Judith Re is giving tactless children a nudge toward the social graces--but not with her elbow, of course. At a weekend manners seminar in Boston, Re, 30, repeatedly admonished 12 youngsters that elbows on the table are bad form, especially at a fine luncheon featuring shrimp cocktail and caviar, which the would-be ladies and gentlemen called “slimy fish eggs.” The director of the Judith Re Academie for Instruction in the Social Graces instructed them in how to hold everything from a fork to a conversation, and gave special hints such as what to do if food gets stuck in your braces (slip off to the bathroom without explanation after dinner is finished). The seven girls and five boys, ages 8 to 12, took the lessons with polish, knowing they should brush up on their etiquette. Liz Freedman, 9, said: “I have horrible manners. Like, I can’t cut steak and stuff. . . . What if when I’m a businesswoman in the big world and my boss sees me banging at my steak with a knife or he sees me with my elbows on the table, he’ll say, ‘I don’t know about this kid.’ ”

--Perhaps a “People Crossing” sign would help. Game officials say that a deer named Bonkers, a fixture in Shoreham, Vt., may be placed in a petting zoo because it repeatedly attacked a jogger. Ellen Malone of Whiting complained that the white-tailed doe knocked her down twice and butted her dog as they were running together last week. Bonkers hangs around town because she was kept as a pet until a game warden had her released into the woods. Rumors had spread that she would be shot as a nuisance, but after several townspeople pleaded for her life, state officials said they would place her in captivity instead.

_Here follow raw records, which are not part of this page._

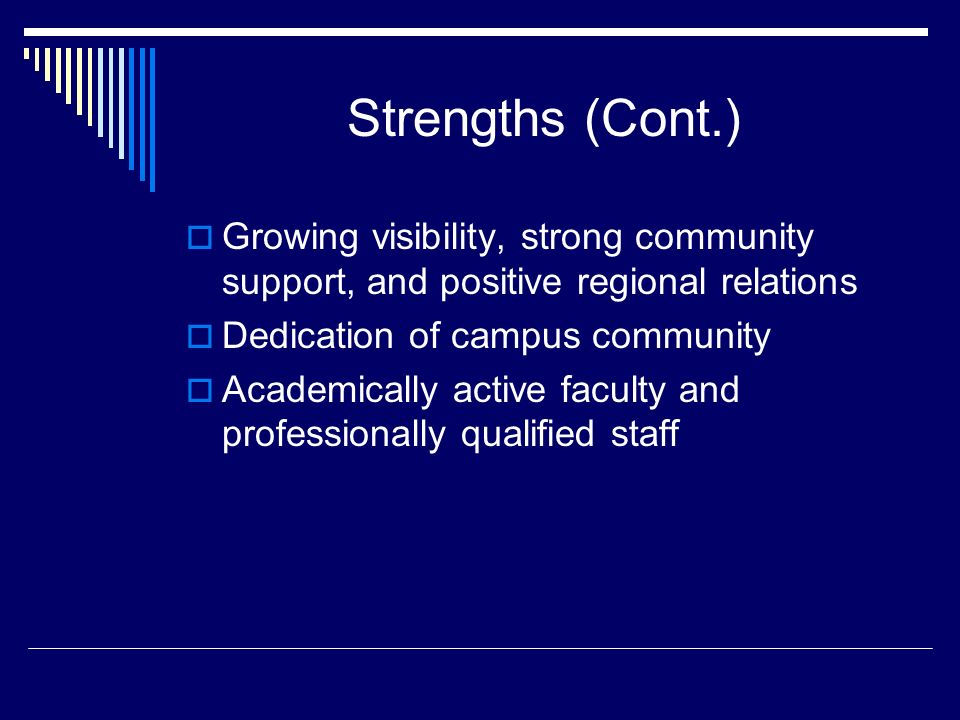 Strengths (Cont.)

Growing visibility, strong community support, and positive regional relations

Dedication of campus community

Academically active faculty and professionally qualified staff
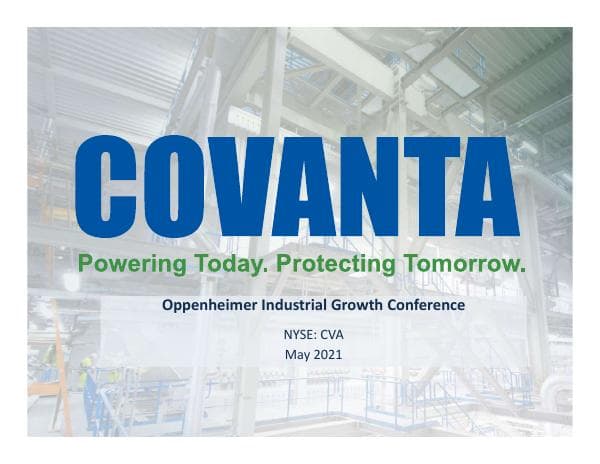 COVANTA

Powering Today. Protecting Tomorrow.

Oppenheimer Industrial Growth Conference

NYSE: CVA
May 2021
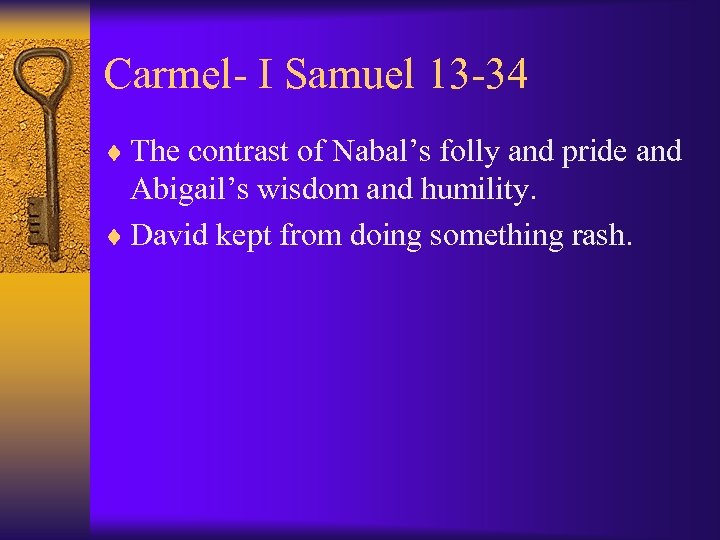 Carmel- I Samuel 13-34

♦ The contrast of Nabal’s folly and pride and Abigail’s wisdom and humility.

♦ David kept from doing something rash.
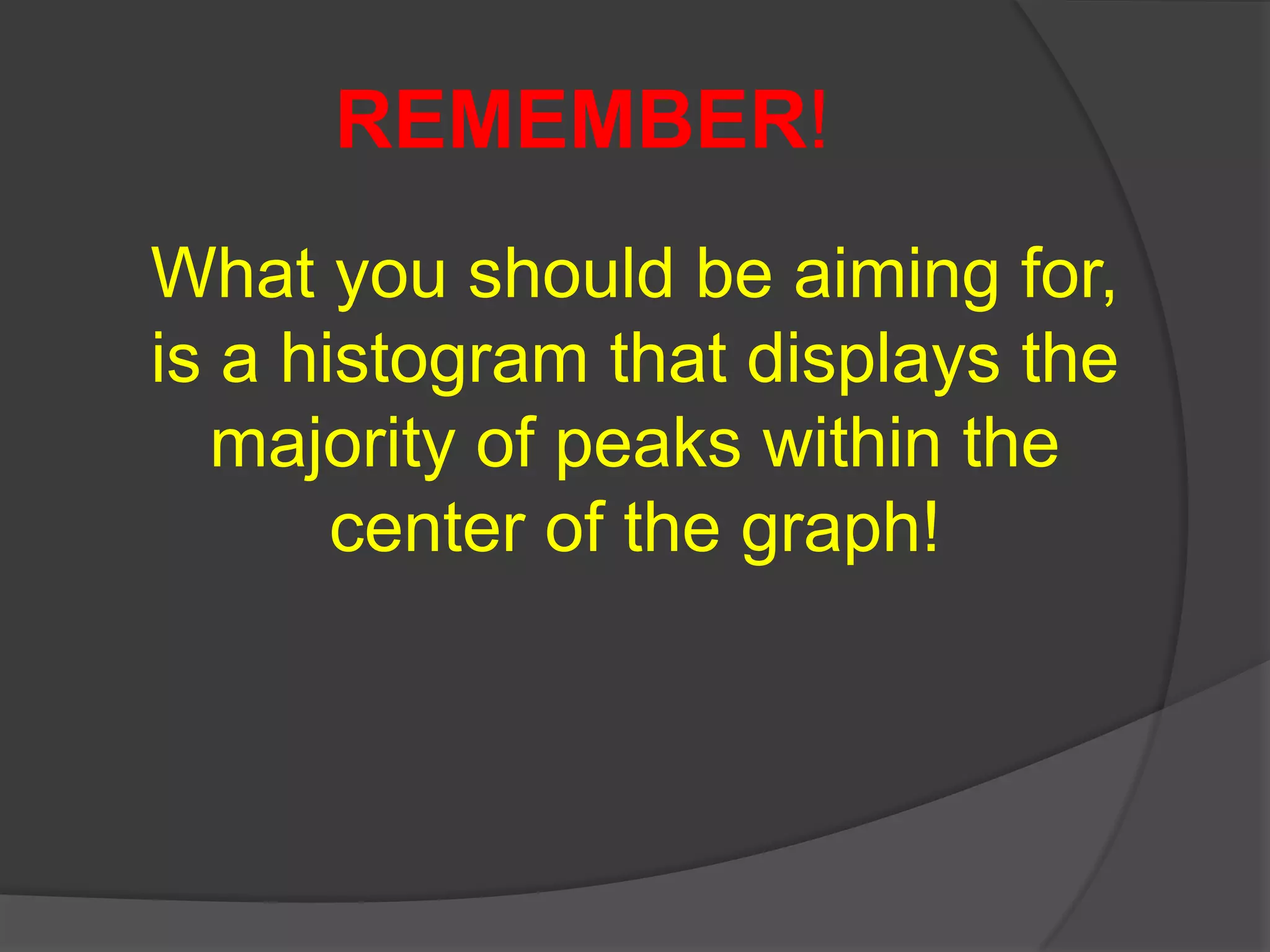 REMEMBER!

What you should be aiming for, is a histogram that displays the majority of peaks within the center of the graph!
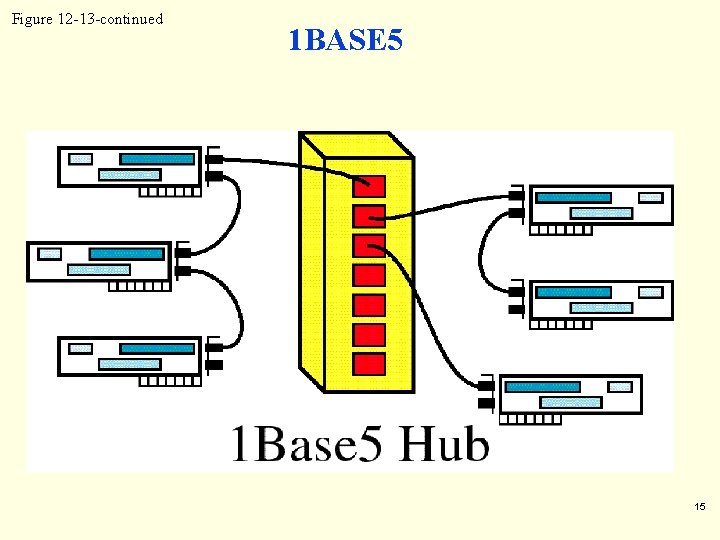 Figure 12-13-continued

1BASE5

1Base5 Hub

15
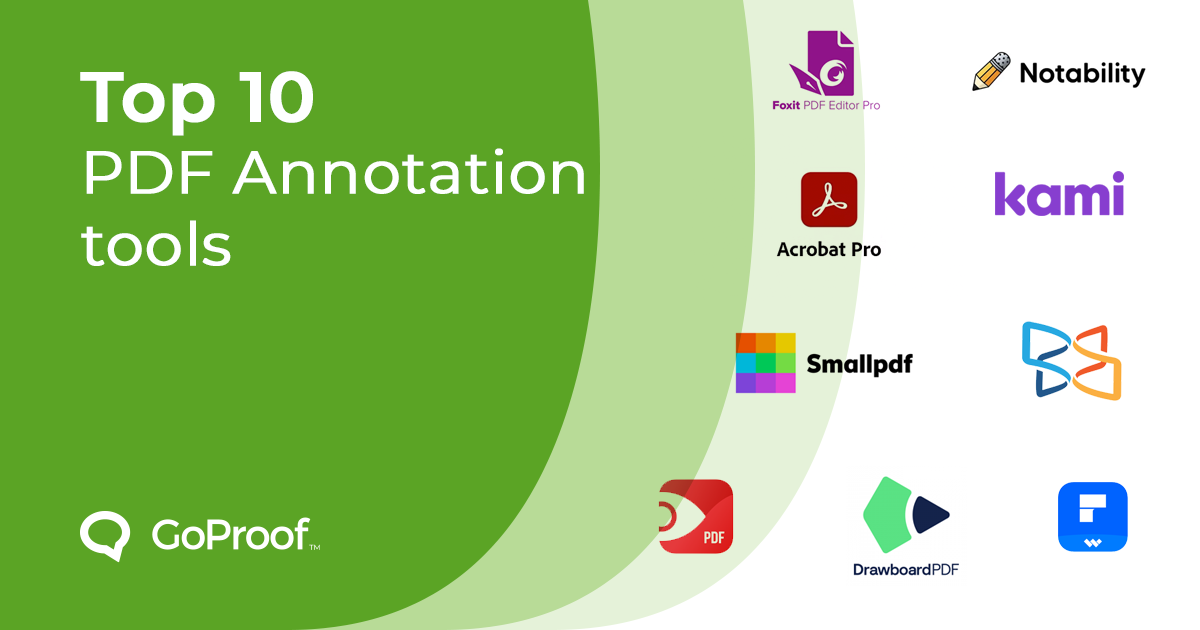 Top 10
PDF Annotation tools

GoProof™

Foxit PDF Editor Pro

Notability

Acrobat Pro

kami

Smallpdf

PDF

DrawboardPDF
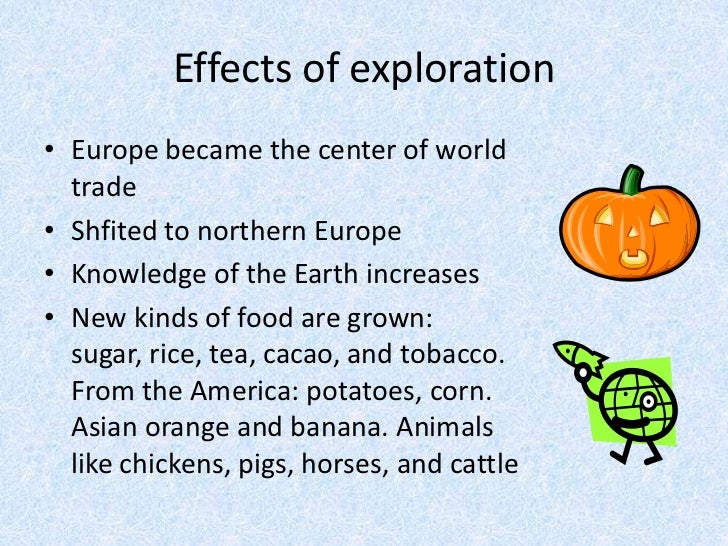 Effects of exploration

• Europe became the center of world trade
• Shfited to northern Europe
• Knowledge of the Earth increases
• New kinds of food are grown: sugar, rice, tea, cacao, and tobacco. From the America: potatoes, corn. Asian orange and banana. Animals like chickens, pigs, horses, and cattle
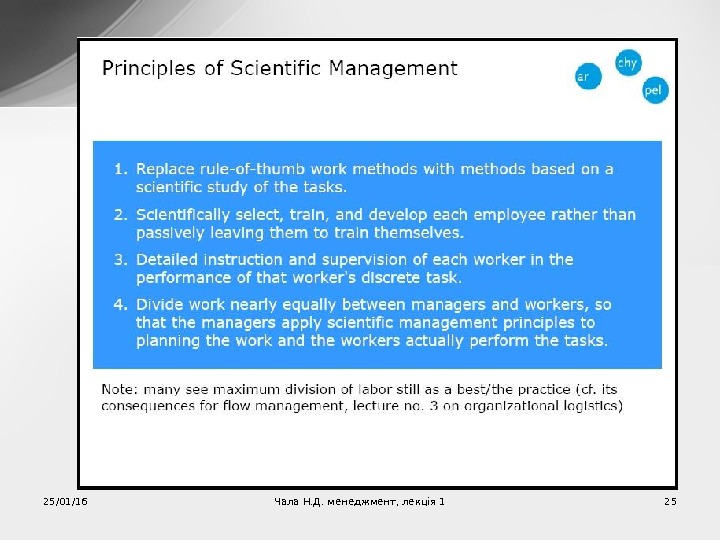 Principles of Scientific Management

ar

chy

pel

1. Replace rule-of-thumb work methods with methods based on a scientific study of the tasks.

2. Scientifically select, train, and develop each employee rather than passively leaving them to train themselves.

3. Detailed instruction and supervision of each worker in the performance of that worker's discrete task.

4. Divide work nearly equally between managers and workers, so that the managers apply scientific management principles to planning the work and the workers actually perform the tasks.

Note: many see maximum division of labor still as a best/the practice (cf. its consequences for flow management, lecture no. 3 on organizational logistics)

25/01/16

Чала Н.Д. менеджмент, лекція 1

25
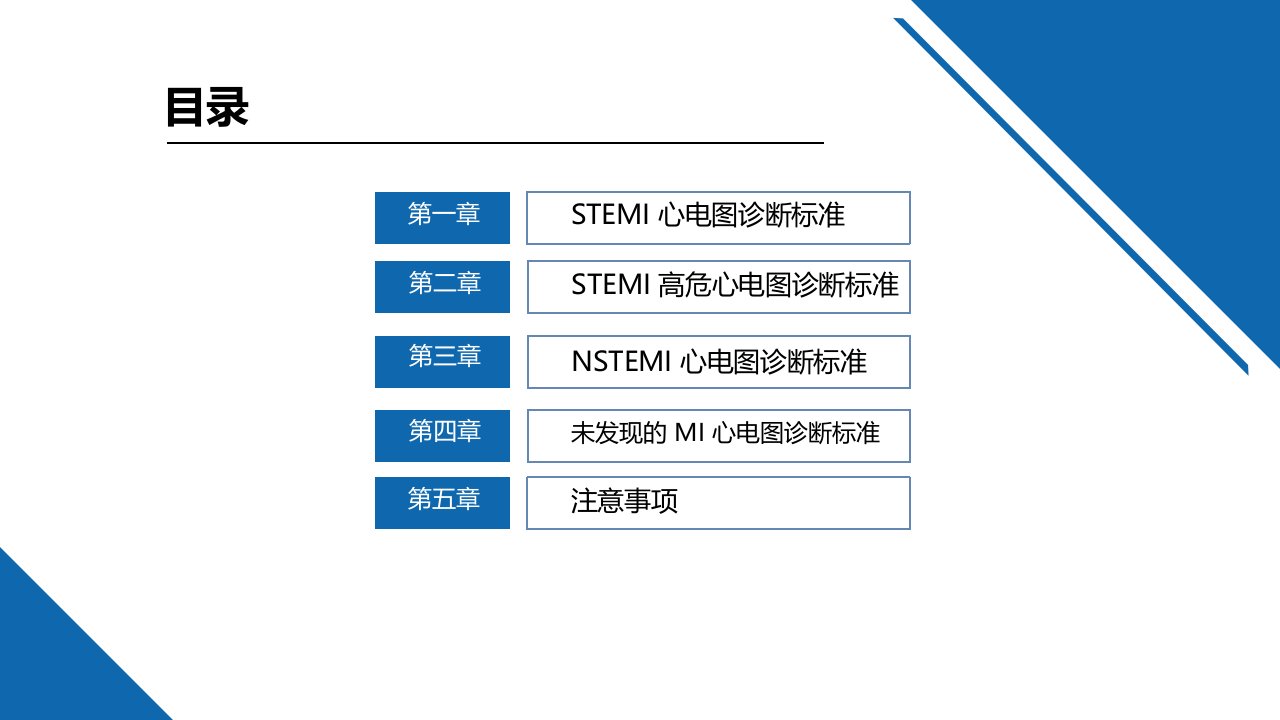 目录

第一章 STEMI 心电图诊断标准

第二章 STEMI 高危心电图诊断标准

第三章 NSTEMI 心电图诊断标准

第四章 未发现的 MI 心电图诊断标准

第五章 注意事项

--It seems that a longtime architectural feature in New England is becoming an endangered species of sorts. Weather vanes have been making their point for more than a century, but after 13 unsolved thefts in Rhode Island in five months--and hundreds of others across New England in recent years--officials are advising that valuable vanes be moved indoors. Roaming thieves apparently use everything from grappling hooks to helicopters to get them. In Barrington, R.I., Town Manager Robert Schiedler said six weather vanes stolen this year included an 1887 copper replica of the Mayflower, estimated to be worth between $50,000 and $100,000, taken from the roof of the Town Hall. In Bristol, one of three vanes stolen was a figure of an Indian that could be worth $75,000 to a collector, officials said.